Наслаждались березовым соком девчонки, наперебой подставляя под висящие на деревьях кружки свои стаканчики, чашки; Серега с Наташей хлопотали у горящей синим огнем спиртовки — им по жребию выпало готовить завтрак; смотрела издалека, с другого края поляны, медовым взглядом Таня, и свежие ландыши светились у нее в волосах. Ее взгляд пугал и притягивал, отталкивал и манил, и, спасаясь от душевной сумятицы, чувствуя, что окончательно запутался в ощущениях, мыслях, страстях, Дима изо всех сил пытался вернуться в прежний, не замутненный томлением мир.
Петька разминался, как всегда по утрам, на залитой солнцем соседней поляне.

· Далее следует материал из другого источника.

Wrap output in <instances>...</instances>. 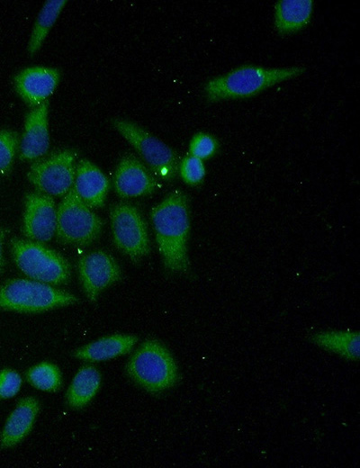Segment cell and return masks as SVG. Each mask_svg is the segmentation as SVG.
<instances>
[{
    "label": "cell",
    "instance_id": "2e32d148",
    "mask_svg": "<svg viewBox=\"0 0 360 468\" xmlns=\"http://www.w3.org/2000/svg\"><path fill=\"white\" fill-rule=\"evenodd\" d=\"M39 400L32 396L21 399L8 416L0 435L1 448L19 444L32 430L40 411Z\"/></svg>",
    "mask_w": 360,
    "mask_h": 468
},
{
    "label": "cell",
    "instance_id": "9c48e42d",
    "mask_svg": "<svg viewBox=\"0 0 360 468\" xmlns=\"http://www.w3.org/2000/svg\"><path fill=\"white\" fill-rule=\"evenodd\" d=\"M76 153L72 149L55 152L33 162L27 173L35 189L50 196H64L74 185Z\"/></svg>",
    "mask_w": 360,
    "mask_h": 468
},
{
    "label": "cell",
    "instance_id": "484cf974",
    "mask_svg": "<svg viewBox=\"0 0 360 468\" xmlns=\"http://www.w3.org/2000/svg\"><path fill=\"white\" fill-rule=\"evenodd\" d=\"M21 375L13 369L0 371V399H9L17 394L22 386Z\"/></svg>",
    "mask_w": 360,
    "mask_h": 468
},
{
    "label": "cell",
    "instance_id": "ac0fdd59",
    "mask_svg": "<svg viewBox=\"0 0 360 468\" xmlns=\"http://www.w3.org/2000/svg\"><path fill=\"white\" fill-rule=\"evenodd\" d=\"M312 13V0H280L274 4V29L281 35L294 33L308 25Z\"/></svg>",
    "mask_w": 360,
    "mask_h": 468
},
{
    "label": "cell",
    "instance_id": "9a60e30c",
    "mask_svg": "<svg viewBox=\"0 0 360 468\" xmlns=\"http://www.w3.org/2000/svg\"><path fill=\"white\" fill-rule=\"evenodd\" d=\"M73 186L86 205L90 208H99L105 202L110 184L98 166L87 159H81L76 167Z\"/></svg>",
    "mask_w": 360,
    "mask_h": 468
},
{
    "label": "cell",
    "instance_id": "e0dca14e",
    "mask_svg": "<svg viewBox=\"0 0 360 468\" xmlns=\"http://www.w3.org/2000/svg\"><path fill=\"white\" fill-rule=\"evenodd\" d=\"M138 337L130 334H113L85 345L73 352L75 358L99 362L129 353L138 342Z\"/></svg>",
    "mask_w": 360,
    "mask_h": 468
},
{
    "label": "cell",
    "instance_id": "7a4b0ae2",
    "mask_svg": "<svg viewBox=\"0 0 360 468\" xmlns=\"http://www.w3.org/2000/svg\"><path fill=\"white\" fill-rule=\"evenodd\" d=\"M305 70L303 66L274 68L241 66L206 81L203 86L204 96L210 103L250 97L276 84L297 77Z\"/></svg>",
    "mask_w": 360,
    "mask_h": 468
},
{
    "label": "cell",
    "instance_id": "603a6c76",
    "mask_svg": "<svg viewBox=\"0 0 360 468\" xmlns=\"http://www.w3.org/2000/svg\"><path fill=\"white\" fill-rule=\"evenodd\" d=\"M19 146L18 133L12 130H0V175L10 172Z\"/></svg>",
    "mask_w": 360,
    "mask_h": 468
},
{
    "label": "cell",
    "instance_id": "4fadbf2b",
    "mask_svg": "<svg viewBox=\"0 0 360 468\" xmlns=\"http://www.w3.org/2000/svg\"><path fill=\"white\" fill-rule=\"evenodd\" d=\"M113 185L119 196L130 198L152 194L158 182L140 160L132 154H127L118 163Z\"/></svg>",
    "mask_w": 360,
    "mask_h": 468
},
{
    "label": "cell",
    "instance_id": "4316f807",
    "mask_svg": "<svg viewBox=\"0 0 360 468\" xmlns=\"http://www.w3.org/2000/svg\"><path fill=\"white\" fill-rule=\"evenodd\" d=\"M10 230L6 227H0V274L4 271V244L7 234Z\"/></svg>",
    "mask_w": 360,
    "mask_h": 468
},
{
    "label": "cell",
    "instance_id": "d6986e66",
    "mask_svg": "<svg viewBox=\"0 0 360 468\" xmlns=\"http://www.w3.org/2000/svg\"><path fill=\"white\" fill-rule=\"evenodd\" d=\"M100 384V372L92 365L82 366L75 374L67 391V404L75 410L84 408L96 394Z\"/></svg>",
    "mask_w": 360,
    "mask_h": 468
},
{
    "label": "cell",
    "instance_id": "7c38bea8",
    "mask_svg": "<svg viewBox=\"0 0 360 468\" xmlns=\"http://www.w3.org/2000/svg\"><path fill=\"white\" fill-rule=\"evenodd\" d=\"M59 79L60 72L57 68L34 66L18 72L14 77V85L23 102L33 108L47 101Z\"/></svg>",
    "mask_w": 360,
    "mask_h": 468
},
{
    "label": "cell",
    "instance_id": "ba28073f",
    "mask_svg": "<svg viewBox=\"0 0 360 468\" xmlns=\"http://www.w3.org/2000/svg\"><path fill=\"white\" fill-rule=\"evenodd\" d=\"M113 244L138 262L150 251L147 223L140 211L126 202L114 204L109 213Z\"/></svg>",
    "mask_w": 360,
    "mask_h": 468
},
{
    "label": "cell",
    "instance_id": "3957f363",
    "mask_svg": "<svg viewBox=\"0 0 360 468\" xmlns=\"http://www.w3.org/2000/svg\"><path fill=\"white\" fill-rule=\"evenodd\" d=\"M129 377L146 391L158 393L174 387L178 367L168 349L158 340H145L126 364Z\"/></svg>",
    "mask_w": 360,
    "mask_h": 468
},
{
    "label": "cell",
    "instance_id": "44dd1931",
    "mask_svg": "<svg viewBox=\"0 0 360 468\" xmlns=\"http://www.w3.org/2000/svg\"><path fill=\"white\" fill-rule=\"evenodd\" d=\"M66 4V0H49L45 2L32 30L27 47L30 55H34L39 51Z\"/></svg>",
    "mask_w": 360,
    "mask_h": 468
},
{
    "label": "cell",
    "instance_id": "5b68a950",
    "mask_svg": "<svg viewBox=\"0 0 360 468\" xmlns=\"http://www.w3.org/2000/svg\"><path fill=\"white\" fill-rule=\"evenodd\" d=\"M10 248L15 265L31 279L50 285L64 284L70 280L68 260L42 242L13 238Z\"/></svg>",
    "mask_w": 360,
    "mask_h": 468
},
{
    "label": "cell",
    "instance_id": "cb8c5ba5",
    "mask_svg": "<svg viewBox=\"0 0 360 468\" xmlns=\"http://www.w3.org/2000/svg\"><path fill=\"white\" fill-rule=\"evenodd\" d=\"M216 139L206 132L195 133L189 144V152L199 159H206L212 157L218 149Z\"/></svg>",
    "mask_w": 360,
    "mask_h": 468
},
{
    "label": "cell",
    "instance_id": "ffe728a7",
    "mask_svg": "<svg viewBox=\"0 0 360 468\" xmlns=\"http://www.w3.org/2000/svg\"><path fill=\"white\" fill-rule=\"evenodd\" d=\"M359 332L351 330H328L313 334L310 340L317 346L338 354L341 357L357 361L359 359Z\"/></svg>",
    "mask_w": 360,
    "mask_h": 468
},
{
    "label": "cell",
    "instance_id": "277c9868",
    "mask_svg": "<svg viewBox=\"0 0 360 468\" xmlns=\"http://www.w3.org/2000/svg\"><path fill=\"white\" fill-rule=\"evenodd\" d=\"M79 299L50 284L14 278L0 285V309L22 313H37L75 304Z\"/></svg>",
    "mask_w": 360,
    "mask_h": 468
},
{
    "label": "cell",
    "instance_id": "6da1fadb",
    "mask_svg": "<svg viewBox=\"0 0 360 468\" xmlns=\"http://www.w3.org/2000/svg\"><path fill=\"white\" fill-rule=\"evenodd\" d=\"M150 217L165 267L173 273H186L190 230L187 196L181 190L171 192L153 207Z\"/></svg>",
    "mask_w": 360,
    "mask_h": 468
},
{
    "label": "cell",
    "instance_id": "30bf717a",
    "mask_svg": "<svg viewBox=\"0 0 360 468\" xmlns=\"http://www.w3.org/2000/svg\"><path fill=\"white\" fill-rule=\"evenodd\" d=\"M77 268L83 290L90 302H94L104 289L122 278L121 267L116 260L102 250L81 256Z\"/></svg>",
    "mask_w": 360,
    "mask_h": 468
},
{
    "label": "cell",
    "instance_id": "5bb4252c",
    "mask_svg": "<svg viewBox=\"0 0 360 468\" xmlns=\"http://www.w3.org/2000/svg\"><path fill=\"white\" fill-rule=\"evenodd\" d=\"M50 148L49 102L33 107L26 115L20 145V158L36 160Z\"/></svg>",
    "mask_w": 360,
    "mask_h": 468
},
{
    "label": "cell",
    "instance_id": "52a82bcc",
    "mask_svg": "<svg viewBox=\"0 0 360 468\" xmlns=\"http://www.w3.org/2000/svg\"><path fill=\"white\" fill-rule=\"evenodd\" d=\"M112 123L158 176L164 180L175 178L179 167L175 150L132 122L115 118Z\"/></svg>",
    "mask_w": 360,
    "mask_h": 468
},
{
    "label": "cell",
    "instance_id": "7402d4cb",
    "mask_svg": "<svg viewBox=\"0 0 360 468\" xmlns=\"http://www.w3.org/2000/svg\"><path fill=\"white\" fill-rule=\"evenodd\" d=\"M28 382L34 388L50 392L59 390L62 375L57 365L48 362L40 363L25 374Z\"/></svg>",
    "mask_w": 360,
    "mask_h": 468
},
{
    "label": "cell",
    "instance_id": "8992f818",
    "mask_svg": "<svg viewBox=\"0 0 360 468\" xmlns=\"http://www.w3.org/2000/svg\"><path fill=\"white\" fill-rule=\"evenodd\" d=\"M104 222L86 205L72 187L63 197L57 209V239L67 245L85 247L101 234Z\"/></svg>",
    "mask_w": 360,
    "mask_h": 468
},
{
    "label": "cell",
    "instance_id": "8fae6325",
    "mask_svg": "<svg viewBox=\"0 0 360 468\" xmlns=\"http://www.w3.org/2000/svg\"><path fill=\"white\" fill-rule=\"evenodd\" d=\"M57 210L52 196L31 192L24 197L22 234L31 240L46 242L56 230Z\"/></svg>",
    "mask_w": 360,
    "mask_h": 468
},
{
    "label": "cell",
    "instance_id": "d4e9b609",
    "mask_svg": "<svg viewBox=\"0 0 360 468\" xmlns=\"http://www.w3.org/2000/svg\"><path fill=\"white\" fill-rule=\"evenodd\" d=\"M178 168L184 182L190 185L200 184L205 176V166L202 160L191 155L183 158Z\"/></svg>",
    "mask_w": 360,
    "mask_h": 468
}]
</instances>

— Лягаться? — переспросил он. — Скажешь тоже… Это же каратэ. А-а-а, — заорал он вдруг дурным голосом, повергая невидимого противника ловким ударом наземь. — У нас клуб в подвале. Летом начнем осваивать джиу-джитсу, отца и мать каратэ. В армии, если что, пригодится. — Он поймал непонимающий взгляд Димы. — Про дедовщину слыхал? То-то… Нужно наращивать мышцы и оттачивать мастерство ближнего боя, понял?
Все знали, что Петька не собирается никуда поступать: отец — кадровый военный — наказал идти в армию.
— Что ты сейчас можешь выбрать, в твои-то годы? — сказал он сыну. — Послужи, возмужай — у нас все служили в роду, — научись за себя постоять, а уж потом выбирай, что душе угодно. Осенью, к призыву, тебе как раз восемнадцать. Сам Бог велел!
На Петьку в классе смотрели, не скрывая почтительного восторга и ужаса: все знали, что творится в армии, все ее как огня боялись, а Петька — нет, лез в самое пекло.